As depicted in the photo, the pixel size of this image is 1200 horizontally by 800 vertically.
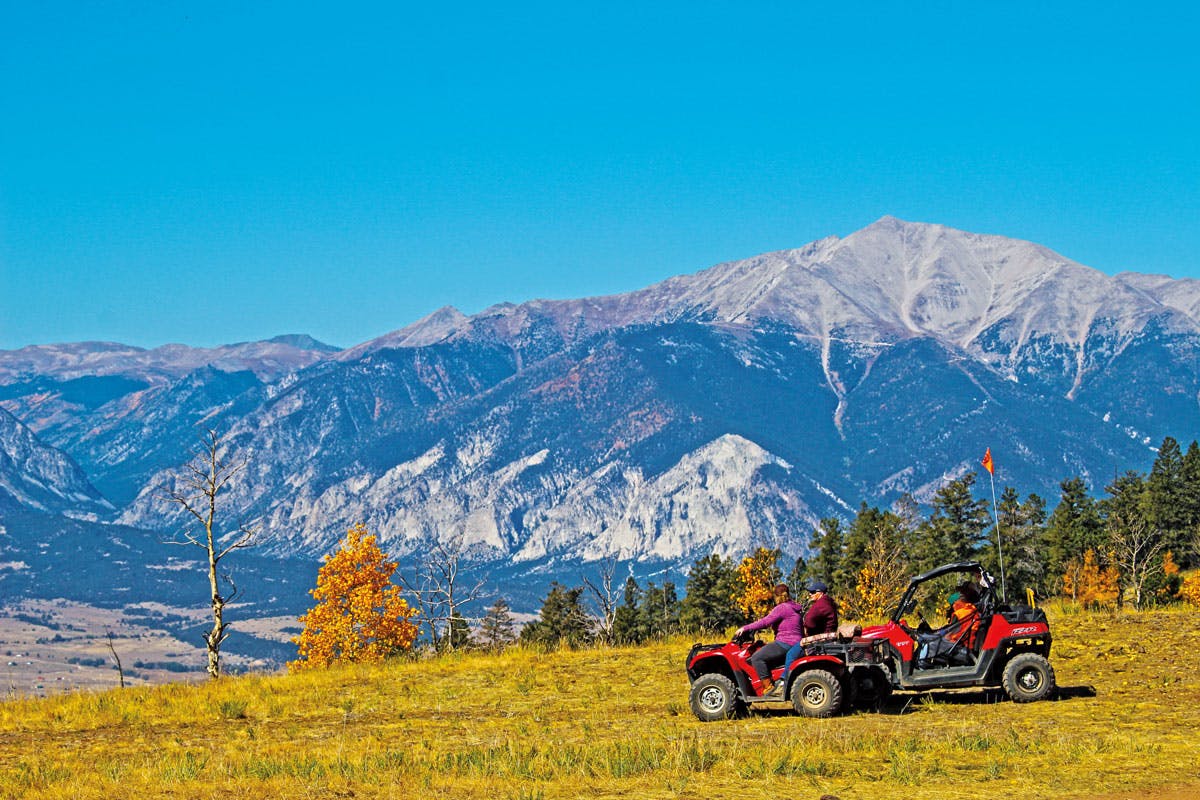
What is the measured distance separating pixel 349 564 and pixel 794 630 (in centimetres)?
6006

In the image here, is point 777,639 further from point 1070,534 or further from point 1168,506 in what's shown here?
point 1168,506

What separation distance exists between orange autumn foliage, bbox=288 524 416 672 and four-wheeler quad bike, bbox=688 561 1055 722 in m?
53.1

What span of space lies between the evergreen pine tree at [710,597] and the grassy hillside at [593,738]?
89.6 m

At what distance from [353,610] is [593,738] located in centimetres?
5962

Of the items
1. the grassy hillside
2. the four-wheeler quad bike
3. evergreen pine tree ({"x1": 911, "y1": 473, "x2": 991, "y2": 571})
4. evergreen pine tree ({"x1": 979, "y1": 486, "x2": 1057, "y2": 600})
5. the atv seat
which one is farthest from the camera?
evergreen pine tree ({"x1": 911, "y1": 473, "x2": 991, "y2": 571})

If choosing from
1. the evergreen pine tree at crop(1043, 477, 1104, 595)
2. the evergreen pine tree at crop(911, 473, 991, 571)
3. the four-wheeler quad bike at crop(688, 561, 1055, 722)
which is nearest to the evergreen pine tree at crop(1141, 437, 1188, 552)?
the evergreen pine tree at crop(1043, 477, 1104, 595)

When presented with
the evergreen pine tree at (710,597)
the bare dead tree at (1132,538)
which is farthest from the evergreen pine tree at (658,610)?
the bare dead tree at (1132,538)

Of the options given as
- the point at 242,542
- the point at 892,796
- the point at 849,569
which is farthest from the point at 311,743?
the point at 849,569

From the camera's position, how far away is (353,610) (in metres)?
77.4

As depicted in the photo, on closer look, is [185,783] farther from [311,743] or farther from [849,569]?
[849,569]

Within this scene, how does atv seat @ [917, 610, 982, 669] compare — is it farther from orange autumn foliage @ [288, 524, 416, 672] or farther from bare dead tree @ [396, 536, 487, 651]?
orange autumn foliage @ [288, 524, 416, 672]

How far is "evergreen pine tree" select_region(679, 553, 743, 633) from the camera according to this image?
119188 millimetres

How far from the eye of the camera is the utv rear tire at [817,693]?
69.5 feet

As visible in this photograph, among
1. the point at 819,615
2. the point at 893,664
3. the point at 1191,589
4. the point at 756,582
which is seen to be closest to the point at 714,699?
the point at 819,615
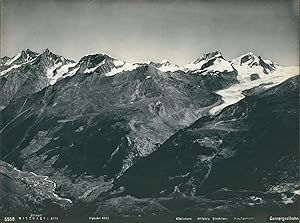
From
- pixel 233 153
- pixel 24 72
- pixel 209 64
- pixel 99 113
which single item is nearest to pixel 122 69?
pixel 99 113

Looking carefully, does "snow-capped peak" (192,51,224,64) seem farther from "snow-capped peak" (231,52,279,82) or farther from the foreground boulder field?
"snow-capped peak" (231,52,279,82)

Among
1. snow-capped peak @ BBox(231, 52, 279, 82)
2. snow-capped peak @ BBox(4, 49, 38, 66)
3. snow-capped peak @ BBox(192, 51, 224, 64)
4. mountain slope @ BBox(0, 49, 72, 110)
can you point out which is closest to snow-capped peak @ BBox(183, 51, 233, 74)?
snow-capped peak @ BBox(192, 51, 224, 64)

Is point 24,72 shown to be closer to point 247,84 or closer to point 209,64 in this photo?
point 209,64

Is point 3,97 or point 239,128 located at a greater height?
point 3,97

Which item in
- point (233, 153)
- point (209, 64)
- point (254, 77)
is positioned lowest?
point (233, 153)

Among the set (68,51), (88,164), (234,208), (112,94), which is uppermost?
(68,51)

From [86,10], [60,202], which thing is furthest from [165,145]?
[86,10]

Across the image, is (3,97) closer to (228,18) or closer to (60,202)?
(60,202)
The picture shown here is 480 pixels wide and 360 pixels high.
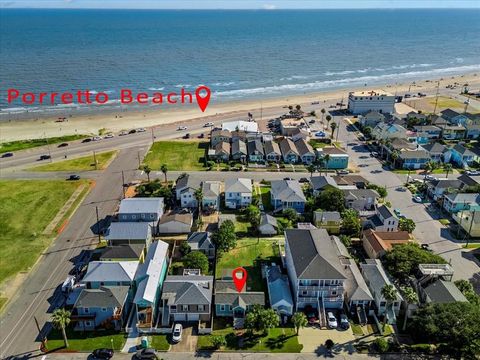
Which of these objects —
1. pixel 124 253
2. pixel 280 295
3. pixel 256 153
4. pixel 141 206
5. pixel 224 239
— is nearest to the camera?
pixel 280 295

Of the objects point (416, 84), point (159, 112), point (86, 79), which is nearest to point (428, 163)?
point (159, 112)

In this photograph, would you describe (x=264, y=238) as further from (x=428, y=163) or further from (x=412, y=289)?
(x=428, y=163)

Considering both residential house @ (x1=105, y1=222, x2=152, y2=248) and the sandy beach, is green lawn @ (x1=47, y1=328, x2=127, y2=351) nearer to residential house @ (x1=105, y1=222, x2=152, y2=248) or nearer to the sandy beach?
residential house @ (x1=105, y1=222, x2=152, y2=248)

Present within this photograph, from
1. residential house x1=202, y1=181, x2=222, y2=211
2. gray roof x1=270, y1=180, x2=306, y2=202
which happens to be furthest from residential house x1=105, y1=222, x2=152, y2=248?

--

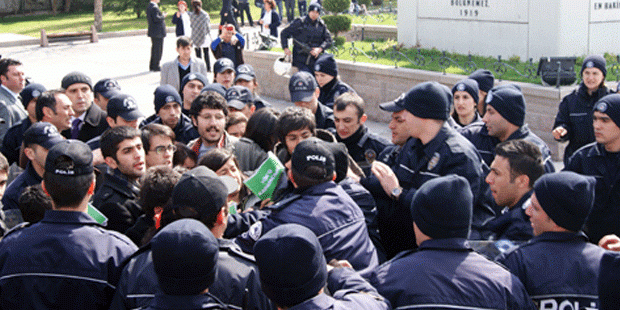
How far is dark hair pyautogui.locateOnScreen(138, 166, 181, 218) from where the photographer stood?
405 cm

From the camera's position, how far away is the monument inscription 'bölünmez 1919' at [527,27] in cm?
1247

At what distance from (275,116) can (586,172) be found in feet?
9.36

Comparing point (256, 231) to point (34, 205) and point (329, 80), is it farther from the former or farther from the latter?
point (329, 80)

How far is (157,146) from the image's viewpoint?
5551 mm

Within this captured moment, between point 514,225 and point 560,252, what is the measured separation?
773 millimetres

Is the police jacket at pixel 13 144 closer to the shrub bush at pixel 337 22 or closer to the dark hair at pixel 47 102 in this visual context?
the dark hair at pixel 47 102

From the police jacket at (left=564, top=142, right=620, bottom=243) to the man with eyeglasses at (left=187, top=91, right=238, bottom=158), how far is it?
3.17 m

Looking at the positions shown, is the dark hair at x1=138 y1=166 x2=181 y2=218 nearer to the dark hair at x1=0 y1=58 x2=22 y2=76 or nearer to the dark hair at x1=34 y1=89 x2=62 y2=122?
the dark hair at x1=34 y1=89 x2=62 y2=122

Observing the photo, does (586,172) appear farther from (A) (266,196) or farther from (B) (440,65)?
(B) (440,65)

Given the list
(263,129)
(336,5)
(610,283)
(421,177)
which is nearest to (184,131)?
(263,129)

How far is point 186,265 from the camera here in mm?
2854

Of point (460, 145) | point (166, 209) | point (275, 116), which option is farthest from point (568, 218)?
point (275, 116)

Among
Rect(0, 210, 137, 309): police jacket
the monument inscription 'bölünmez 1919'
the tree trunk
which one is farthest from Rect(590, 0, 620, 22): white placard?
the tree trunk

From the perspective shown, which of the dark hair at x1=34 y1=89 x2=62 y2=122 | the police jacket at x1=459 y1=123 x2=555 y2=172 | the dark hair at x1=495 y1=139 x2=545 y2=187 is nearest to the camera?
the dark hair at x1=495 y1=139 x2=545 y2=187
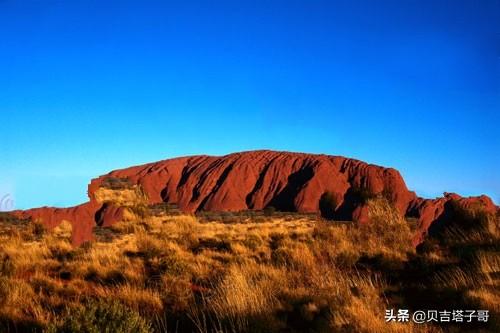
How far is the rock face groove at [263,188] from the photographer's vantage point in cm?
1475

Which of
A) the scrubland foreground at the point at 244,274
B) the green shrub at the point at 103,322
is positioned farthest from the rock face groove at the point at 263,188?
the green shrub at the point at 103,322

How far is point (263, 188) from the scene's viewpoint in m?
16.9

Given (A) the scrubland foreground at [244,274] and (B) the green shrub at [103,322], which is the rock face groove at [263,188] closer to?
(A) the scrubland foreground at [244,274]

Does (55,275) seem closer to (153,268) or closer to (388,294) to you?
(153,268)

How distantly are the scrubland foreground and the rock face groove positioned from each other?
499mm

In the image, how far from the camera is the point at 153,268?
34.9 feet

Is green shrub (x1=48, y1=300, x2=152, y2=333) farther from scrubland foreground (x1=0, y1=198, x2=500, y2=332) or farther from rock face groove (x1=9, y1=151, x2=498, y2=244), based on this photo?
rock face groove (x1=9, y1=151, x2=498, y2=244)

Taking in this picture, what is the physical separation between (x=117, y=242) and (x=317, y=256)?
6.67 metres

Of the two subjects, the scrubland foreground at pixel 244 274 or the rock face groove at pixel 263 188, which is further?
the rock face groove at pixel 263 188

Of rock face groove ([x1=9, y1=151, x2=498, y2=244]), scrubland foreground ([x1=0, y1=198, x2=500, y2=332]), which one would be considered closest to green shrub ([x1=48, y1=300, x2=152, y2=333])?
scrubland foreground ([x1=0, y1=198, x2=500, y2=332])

...

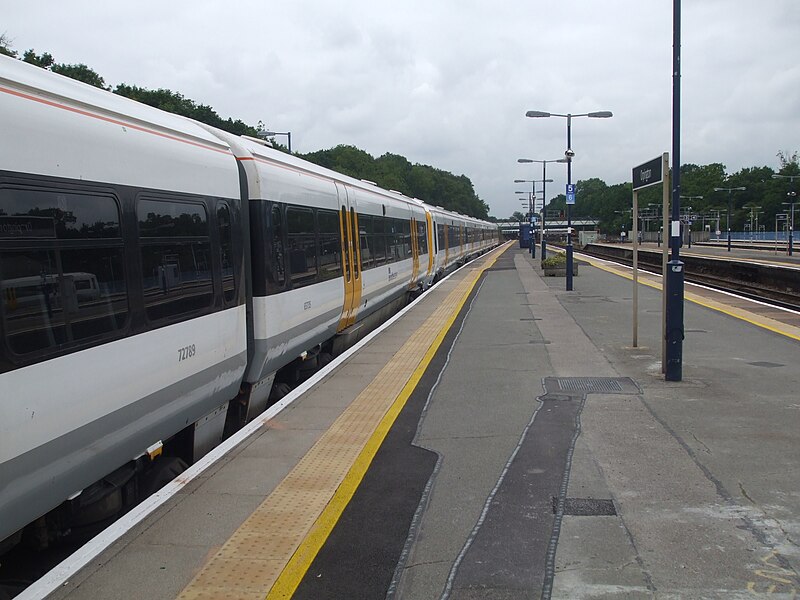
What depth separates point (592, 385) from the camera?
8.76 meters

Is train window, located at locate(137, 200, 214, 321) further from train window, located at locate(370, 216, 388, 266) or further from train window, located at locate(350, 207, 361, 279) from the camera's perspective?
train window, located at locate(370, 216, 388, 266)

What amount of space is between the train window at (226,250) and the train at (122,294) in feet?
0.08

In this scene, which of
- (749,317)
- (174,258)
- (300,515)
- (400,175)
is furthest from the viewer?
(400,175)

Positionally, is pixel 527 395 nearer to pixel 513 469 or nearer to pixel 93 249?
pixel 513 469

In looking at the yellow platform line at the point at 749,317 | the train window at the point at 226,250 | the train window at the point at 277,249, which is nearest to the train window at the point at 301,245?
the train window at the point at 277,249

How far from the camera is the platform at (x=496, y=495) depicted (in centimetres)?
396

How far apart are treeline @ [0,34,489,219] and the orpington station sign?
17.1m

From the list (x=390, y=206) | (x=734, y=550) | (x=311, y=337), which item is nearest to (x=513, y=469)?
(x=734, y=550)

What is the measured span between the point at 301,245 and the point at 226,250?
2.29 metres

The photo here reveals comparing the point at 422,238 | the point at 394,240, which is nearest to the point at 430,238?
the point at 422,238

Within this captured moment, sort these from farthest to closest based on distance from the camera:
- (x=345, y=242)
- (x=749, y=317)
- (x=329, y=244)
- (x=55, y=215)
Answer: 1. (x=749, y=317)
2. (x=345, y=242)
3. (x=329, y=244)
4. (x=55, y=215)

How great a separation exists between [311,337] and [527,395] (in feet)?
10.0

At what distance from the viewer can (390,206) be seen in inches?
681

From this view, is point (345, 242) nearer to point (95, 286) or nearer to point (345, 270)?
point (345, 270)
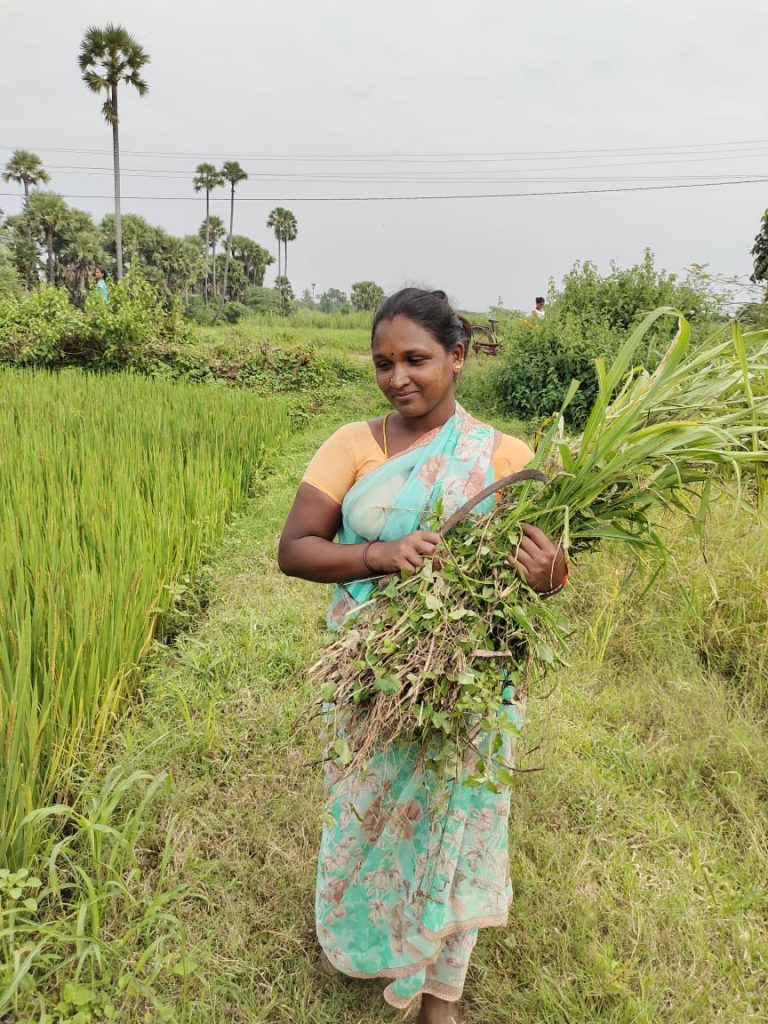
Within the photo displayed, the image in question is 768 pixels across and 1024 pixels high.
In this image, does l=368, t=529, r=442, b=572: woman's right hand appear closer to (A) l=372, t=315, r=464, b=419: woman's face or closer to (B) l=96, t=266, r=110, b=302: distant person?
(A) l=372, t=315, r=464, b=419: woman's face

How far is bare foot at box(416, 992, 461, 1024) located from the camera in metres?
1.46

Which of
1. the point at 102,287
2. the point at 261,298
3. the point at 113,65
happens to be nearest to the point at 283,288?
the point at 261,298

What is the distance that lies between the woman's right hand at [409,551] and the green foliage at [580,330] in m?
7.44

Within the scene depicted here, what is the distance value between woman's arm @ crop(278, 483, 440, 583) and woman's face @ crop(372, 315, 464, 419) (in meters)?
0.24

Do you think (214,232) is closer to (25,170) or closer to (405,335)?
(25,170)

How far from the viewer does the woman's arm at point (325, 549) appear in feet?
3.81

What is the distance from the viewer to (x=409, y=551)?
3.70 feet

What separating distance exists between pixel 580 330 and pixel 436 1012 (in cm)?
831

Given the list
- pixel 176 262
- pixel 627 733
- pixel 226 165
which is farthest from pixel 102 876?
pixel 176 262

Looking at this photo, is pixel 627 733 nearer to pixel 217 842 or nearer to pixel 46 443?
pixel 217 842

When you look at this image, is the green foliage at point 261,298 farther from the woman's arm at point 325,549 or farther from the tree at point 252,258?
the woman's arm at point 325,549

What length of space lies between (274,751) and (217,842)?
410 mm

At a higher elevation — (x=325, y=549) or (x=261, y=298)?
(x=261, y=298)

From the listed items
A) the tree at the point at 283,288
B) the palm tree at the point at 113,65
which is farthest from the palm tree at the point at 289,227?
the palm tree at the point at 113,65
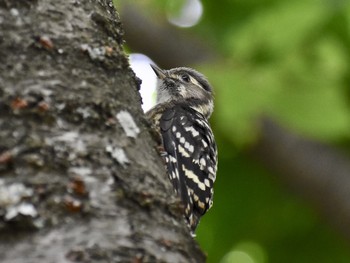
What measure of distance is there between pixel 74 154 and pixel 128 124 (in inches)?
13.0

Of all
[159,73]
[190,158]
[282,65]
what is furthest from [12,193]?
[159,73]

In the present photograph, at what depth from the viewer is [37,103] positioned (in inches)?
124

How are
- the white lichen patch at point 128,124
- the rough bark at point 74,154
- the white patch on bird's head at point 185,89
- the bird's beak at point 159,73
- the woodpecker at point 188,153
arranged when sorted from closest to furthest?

[WHAT TO WORK ON]
Identify every line in the items above that contains the string "span", and copy each of those lines. Case counts.

[EXPECTED ANSWER]
What span of space lies between the evergreen pine tree at [710,597] and the grassy hillside at [593,738]?
What is the measured span between the point at 301,245 and the point at 226,250?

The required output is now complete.